Department of Medicine, The University of Auckland, Auckland, New Zealand
Cardiology Department, Middlemore Hospital, Auckland, New Zealand.
Heart. 2023 Nov 27;109(24):1827-1836. doi: 10.1136/heartjnl-2023-322830.
The recommended duration of dual anti-platelet therapy (DAPT) following acute coronary syndrome (ACS) varies from 1 month to 1 year depending on the balance of risks of ischaemia and major bleeding. We designed paired ischaemic and major bleeding risk scores to inform this decision.
New Zealand (NZ) patients with ACS investigated with coronary angiography are recorded in the All NZ ACS Quality Improvement registry and linked to national health datasets. Patients were aged 18-84 years (2012-2020), event free at 28 days postdischarge and without atrial fibrillation. Two 28-day to 1-year postdischarge multivariable risk prediction scores were developed: (1) cardiovascular mortality/rehospitalisation with myocardial infarction or ischaemic stroke (ischaemic score) and (2) bleeding mortality/rehospitalisation with bleeding (bleeding score).

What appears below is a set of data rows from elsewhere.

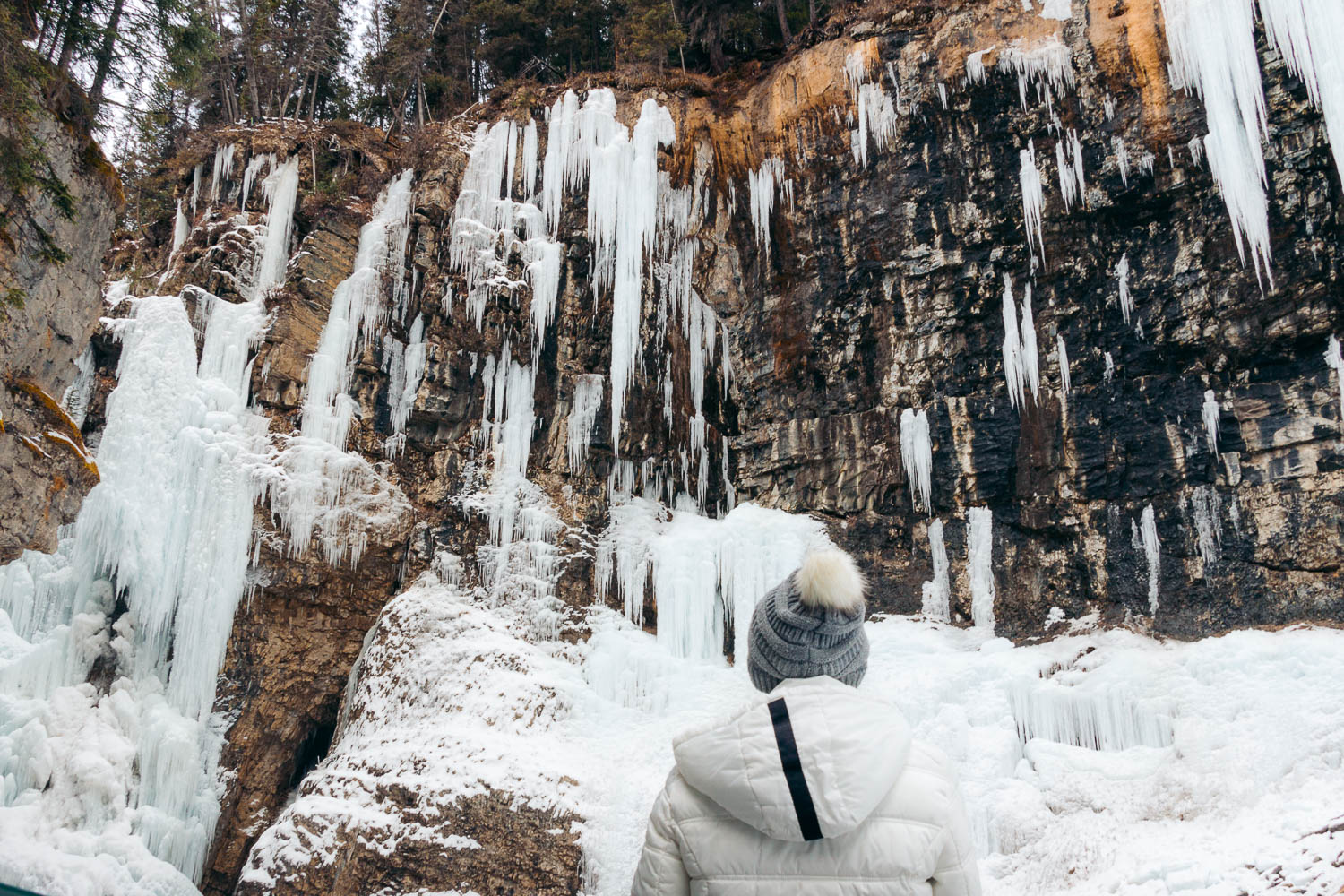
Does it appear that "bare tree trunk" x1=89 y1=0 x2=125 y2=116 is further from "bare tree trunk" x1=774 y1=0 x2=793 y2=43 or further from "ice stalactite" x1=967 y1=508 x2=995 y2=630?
"ice stalactite" x1=967 y1=508 x2=995 y2=630

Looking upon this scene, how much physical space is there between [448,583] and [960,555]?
728 cm

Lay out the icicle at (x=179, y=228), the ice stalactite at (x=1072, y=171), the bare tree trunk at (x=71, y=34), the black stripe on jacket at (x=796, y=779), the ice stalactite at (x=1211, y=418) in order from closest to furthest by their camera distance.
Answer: the black stripe on jacket at (x=796, y=779) < the bare tree trunk at (x=71, y=34) < the ice stalactite at (x=1211, y=418) < the ice stalactite at (x=1072, y=171) < the icicle at (x=179, y=228)

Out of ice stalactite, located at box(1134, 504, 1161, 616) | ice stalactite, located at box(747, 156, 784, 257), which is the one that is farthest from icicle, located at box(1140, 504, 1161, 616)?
ice stalactite, located at box(747, 156, 784, 257)

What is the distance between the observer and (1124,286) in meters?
10.4

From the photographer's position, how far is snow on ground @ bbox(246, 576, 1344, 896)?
663cm

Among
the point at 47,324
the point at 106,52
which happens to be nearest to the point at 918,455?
the point at 47,324

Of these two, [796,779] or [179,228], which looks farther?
[179,228]

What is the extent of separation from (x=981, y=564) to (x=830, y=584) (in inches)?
393

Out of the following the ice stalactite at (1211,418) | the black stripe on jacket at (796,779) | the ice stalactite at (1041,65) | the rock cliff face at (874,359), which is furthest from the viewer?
the ice stalactite at (1041,65)

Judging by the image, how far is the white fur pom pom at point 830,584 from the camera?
1.68 m

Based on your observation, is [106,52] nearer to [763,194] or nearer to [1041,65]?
[763,194]

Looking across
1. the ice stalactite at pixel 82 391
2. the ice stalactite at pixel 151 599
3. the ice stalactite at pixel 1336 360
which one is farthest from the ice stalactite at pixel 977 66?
the ice stalactite at pixel 82 391

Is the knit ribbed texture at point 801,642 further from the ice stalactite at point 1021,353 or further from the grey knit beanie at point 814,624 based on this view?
the ice stalactite at point 1021,353

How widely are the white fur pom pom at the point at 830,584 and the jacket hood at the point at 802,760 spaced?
17 centimetres
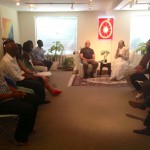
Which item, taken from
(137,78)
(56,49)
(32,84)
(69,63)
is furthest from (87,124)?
(56,49)

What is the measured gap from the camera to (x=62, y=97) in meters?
4.40

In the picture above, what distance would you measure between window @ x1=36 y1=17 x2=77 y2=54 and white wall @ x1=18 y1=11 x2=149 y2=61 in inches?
9.1

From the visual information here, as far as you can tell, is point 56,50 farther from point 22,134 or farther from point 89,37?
point 22,134

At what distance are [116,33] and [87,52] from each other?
1.81 m

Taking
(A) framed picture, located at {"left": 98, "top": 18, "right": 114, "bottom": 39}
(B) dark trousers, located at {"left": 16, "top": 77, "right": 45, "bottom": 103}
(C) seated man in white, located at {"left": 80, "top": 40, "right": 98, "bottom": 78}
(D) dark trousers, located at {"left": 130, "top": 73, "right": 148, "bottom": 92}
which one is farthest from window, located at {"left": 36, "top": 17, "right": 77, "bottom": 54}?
(B) dark trousers, located at {"left": 16, "top": 77, "right": 45, "bottom": 103}

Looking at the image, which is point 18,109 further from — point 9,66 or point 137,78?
point 137,78

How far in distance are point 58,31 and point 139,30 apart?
3261mm

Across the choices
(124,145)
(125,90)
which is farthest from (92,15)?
(124,145)

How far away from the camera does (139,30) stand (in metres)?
7.78

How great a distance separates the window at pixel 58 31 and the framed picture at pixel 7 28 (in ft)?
4.71

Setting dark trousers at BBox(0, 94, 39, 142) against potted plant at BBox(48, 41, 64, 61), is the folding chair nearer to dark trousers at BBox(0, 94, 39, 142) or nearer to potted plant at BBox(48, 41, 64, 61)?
dark trousers at BBox(0, 94, 39, 142)

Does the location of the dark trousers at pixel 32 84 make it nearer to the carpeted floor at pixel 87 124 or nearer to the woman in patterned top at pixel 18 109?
the carpeted floor at pixel 87 124

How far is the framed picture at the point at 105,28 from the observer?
7.61m

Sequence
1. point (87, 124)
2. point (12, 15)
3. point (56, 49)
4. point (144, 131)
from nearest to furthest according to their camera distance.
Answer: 1. point (144, 131)
2. point (87, 124)
3. point (12, 15)
4. point (56, 49)
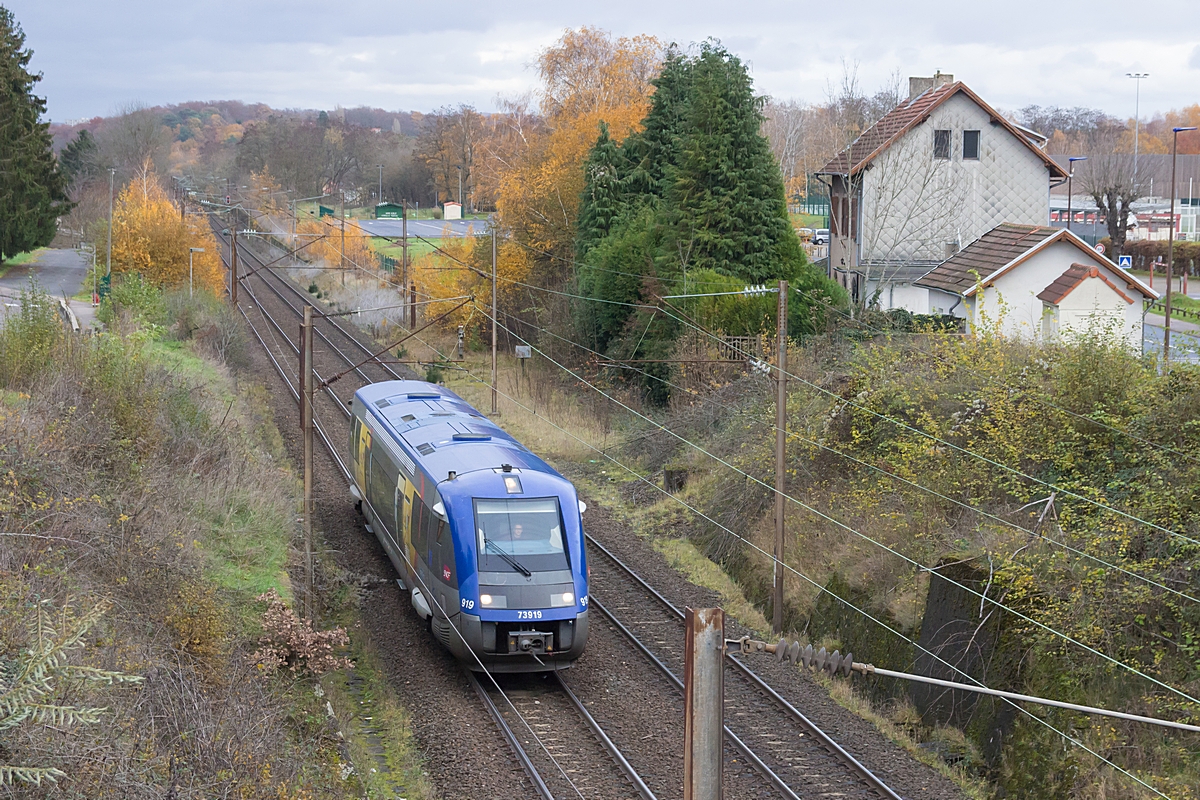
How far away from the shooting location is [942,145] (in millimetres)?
32469

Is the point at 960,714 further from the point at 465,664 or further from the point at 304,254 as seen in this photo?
the point at 304,254

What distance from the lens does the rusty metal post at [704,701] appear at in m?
6.02

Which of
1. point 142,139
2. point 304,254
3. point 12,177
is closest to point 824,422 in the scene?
point 12,177

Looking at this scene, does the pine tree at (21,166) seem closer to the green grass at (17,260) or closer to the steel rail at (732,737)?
the green grass at (17,260)

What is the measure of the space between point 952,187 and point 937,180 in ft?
2.97

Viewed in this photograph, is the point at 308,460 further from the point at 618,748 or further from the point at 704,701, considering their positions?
the point at 704,701

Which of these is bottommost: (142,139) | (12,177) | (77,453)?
(77,453)

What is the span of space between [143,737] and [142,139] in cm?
10203

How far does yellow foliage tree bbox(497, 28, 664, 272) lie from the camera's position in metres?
43.6

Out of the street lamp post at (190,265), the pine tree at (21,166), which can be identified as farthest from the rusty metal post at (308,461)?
the pine tree at (21,166)

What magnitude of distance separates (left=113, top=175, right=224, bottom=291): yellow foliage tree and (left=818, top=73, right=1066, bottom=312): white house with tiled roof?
27.5m

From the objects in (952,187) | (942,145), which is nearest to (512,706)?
(952,187)

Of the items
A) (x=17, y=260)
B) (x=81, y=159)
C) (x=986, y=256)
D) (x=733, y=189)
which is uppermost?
(x=81, y=159)

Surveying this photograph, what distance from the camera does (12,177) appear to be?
Answer: 48.3 m
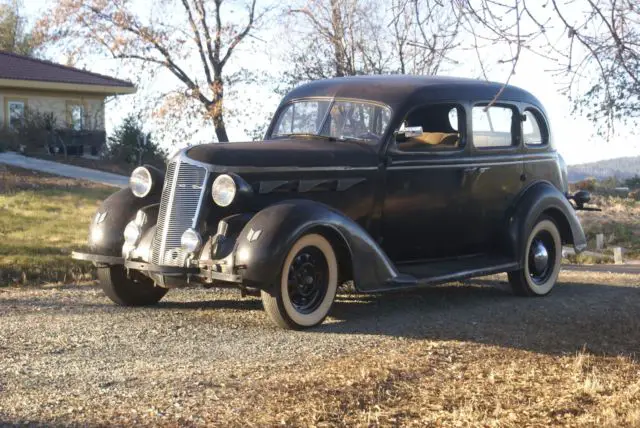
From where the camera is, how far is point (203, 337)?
674cm

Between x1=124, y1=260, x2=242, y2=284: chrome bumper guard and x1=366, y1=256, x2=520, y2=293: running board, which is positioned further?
x1=366, y1=256, x2=520, y2=293: running board

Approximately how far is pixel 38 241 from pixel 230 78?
2129 centimetres

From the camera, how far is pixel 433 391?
5.48m

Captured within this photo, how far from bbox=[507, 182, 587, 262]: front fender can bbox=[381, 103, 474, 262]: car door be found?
0.48 m

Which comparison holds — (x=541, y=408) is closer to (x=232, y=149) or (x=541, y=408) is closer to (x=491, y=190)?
(x=232, y=149)

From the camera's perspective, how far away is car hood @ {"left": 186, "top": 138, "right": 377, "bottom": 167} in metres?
7.25

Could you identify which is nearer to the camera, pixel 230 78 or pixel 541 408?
pixel 541 408

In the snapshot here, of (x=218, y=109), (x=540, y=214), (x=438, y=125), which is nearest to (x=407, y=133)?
(x=438, y=125)

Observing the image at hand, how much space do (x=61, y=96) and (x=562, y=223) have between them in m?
28.2

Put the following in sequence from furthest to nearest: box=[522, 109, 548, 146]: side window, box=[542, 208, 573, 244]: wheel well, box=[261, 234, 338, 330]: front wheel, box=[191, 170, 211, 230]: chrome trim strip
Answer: box=[522, 109, 548, 146]: side window
box=[542, 208, 573, 244]: wheel well
box=[191, 170, 211, 230]: chrome trim strip
box=[261, 234, 338, 330]: front wheel

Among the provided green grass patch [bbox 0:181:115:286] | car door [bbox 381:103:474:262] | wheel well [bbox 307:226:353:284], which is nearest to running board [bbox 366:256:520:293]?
car door [bbox 381:103:474:262]

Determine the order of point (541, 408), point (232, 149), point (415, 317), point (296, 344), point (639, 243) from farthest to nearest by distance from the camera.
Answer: point (639, 243)
point (415, 317)
point (232, 149)
point (296, 344)
point (541, 408)

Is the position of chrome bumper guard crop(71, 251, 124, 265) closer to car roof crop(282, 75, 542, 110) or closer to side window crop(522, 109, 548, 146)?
car roof crop(282, 75, 542, 110)

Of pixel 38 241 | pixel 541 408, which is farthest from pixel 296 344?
pixel 38 241
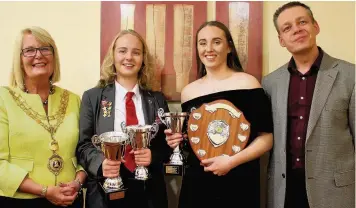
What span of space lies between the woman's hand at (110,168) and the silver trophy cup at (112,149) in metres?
0.02

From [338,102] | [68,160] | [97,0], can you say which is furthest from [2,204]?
[338,102]

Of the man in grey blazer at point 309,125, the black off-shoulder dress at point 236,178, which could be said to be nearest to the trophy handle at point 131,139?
the black off-shoulder dress at point 236,178

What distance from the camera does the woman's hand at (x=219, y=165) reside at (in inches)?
64.1

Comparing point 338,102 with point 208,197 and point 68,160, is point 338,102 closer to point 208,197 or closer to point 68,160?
point 208,197

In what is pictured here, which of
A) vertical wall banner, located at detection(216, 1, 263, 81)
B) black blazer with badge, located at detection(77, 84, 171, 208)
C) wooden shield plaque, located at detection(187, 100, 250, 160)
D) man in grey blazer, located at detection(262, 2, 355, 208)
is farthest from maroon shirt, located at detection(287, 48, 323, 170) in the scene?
black blazer with badge, located at detection(77, 84, 171, 208)

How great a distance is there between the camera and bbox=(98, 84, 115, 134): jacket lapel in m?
1.77

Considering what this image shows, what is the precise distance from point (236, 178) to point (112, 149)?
619mm

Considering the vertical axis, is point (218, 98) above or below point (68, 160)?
above

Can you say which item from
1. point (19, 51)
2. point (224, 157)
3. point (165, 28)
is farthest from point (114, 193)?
point (165, 28)

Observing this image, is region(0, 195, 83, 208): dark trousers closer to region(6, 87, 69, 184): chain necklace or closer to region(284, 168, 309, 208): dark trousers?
region(6, 87, 69, 184): chain necklace

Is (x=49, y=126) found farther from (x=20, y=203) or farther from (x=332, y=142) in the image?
(x=332, y=142)

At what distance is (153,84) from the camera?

In 27 755 patients, there were 1200 (4.3%) ischaemic and 548 (2.0%) major bleeding events. Both scores were well calibrated with moderate discrimination performance (Harrell's c-statistic 0.75 (95% CI, 0.74 to 0.77) and 0.69 (95% CI, 0.67 to 0 .71), respectively). Applying these scores to the 2020 European Society of Cardiology ACS antithrombotic treatment algorithm, the 31% of the cohort at elevated (>2%) bleeding and ischaemic risk would be considered for an abbreviated DAPT duration. For those at low bleeding risk, but elevated ischaemic risk (37% of the cohort), prolonged DAPT may be appropriate, and for those with low bleeding and ischaemic risk (29% of the cohort) short duration DAPT may be justified.
We present a pair of ischaemic and bleeding risk scores specifically to assist clinicians and their patients in deciding on DAPT duration beyond the first month post-ACS.
根据缺血和大出血风险的平衡,急性冠脉综合征(ACS)后双联抗血小板治疗(DAPT)的推荐持续时间从 1 个月到 1 年不等。我们设计了配对的缺血和大出血风险评分来辅助决策。
新西兰(NZ)接受冠状动脉造影检查的 ACS 患者在全 NZ ACS 质量改进登记处进行登记,并与国家健康数据集相链接。患者年龄为 18-84 岁(2012-2020 年),出院后 28 天内无事件且无房颤。我们开发了两种出院后 28 天至 1 年的多变量风险预测评分:(1)心血管死亡率/再入院伴心肌梗死或缺血性卒中和(缺血评分)和(2)出血死亡率/再入院伴出血(出血评分)。
在 27755 例患者中,有 1200 例(4.3%)发生缺血事件和 548 例(2.0%)发生大出血事件。这两个评分均具有良好的校准度和中等的区分度(Harrell's c 统计量分别为 0.75(95%CI,0.74 至 0.77)和 0.69(95%CI,0.67 至 0.71))。将这些评分应用于 2020 年欧洲心脏病学会 ACS 抗栓治疗算法,2020 年欧洲心脏病学会 ACS 抗栓治疗算法中,31%的患者出血和缺血风险升高(>2%),可能需要缩短 DAPT 持续时间。对于那些出血风险低但缺血风险升高(队列的 37%)的患者,可能需要延长 DAPT,而对于那些出血和缺血风险均低(队列的 29%)的患者,DAPT 持续时间较短可能是合理的。
我们提出了一对缺血和出血风险评分,专门用于协助临床医生及其患者在 ACS 后第一个月之后决定 DAPT 的持续时间。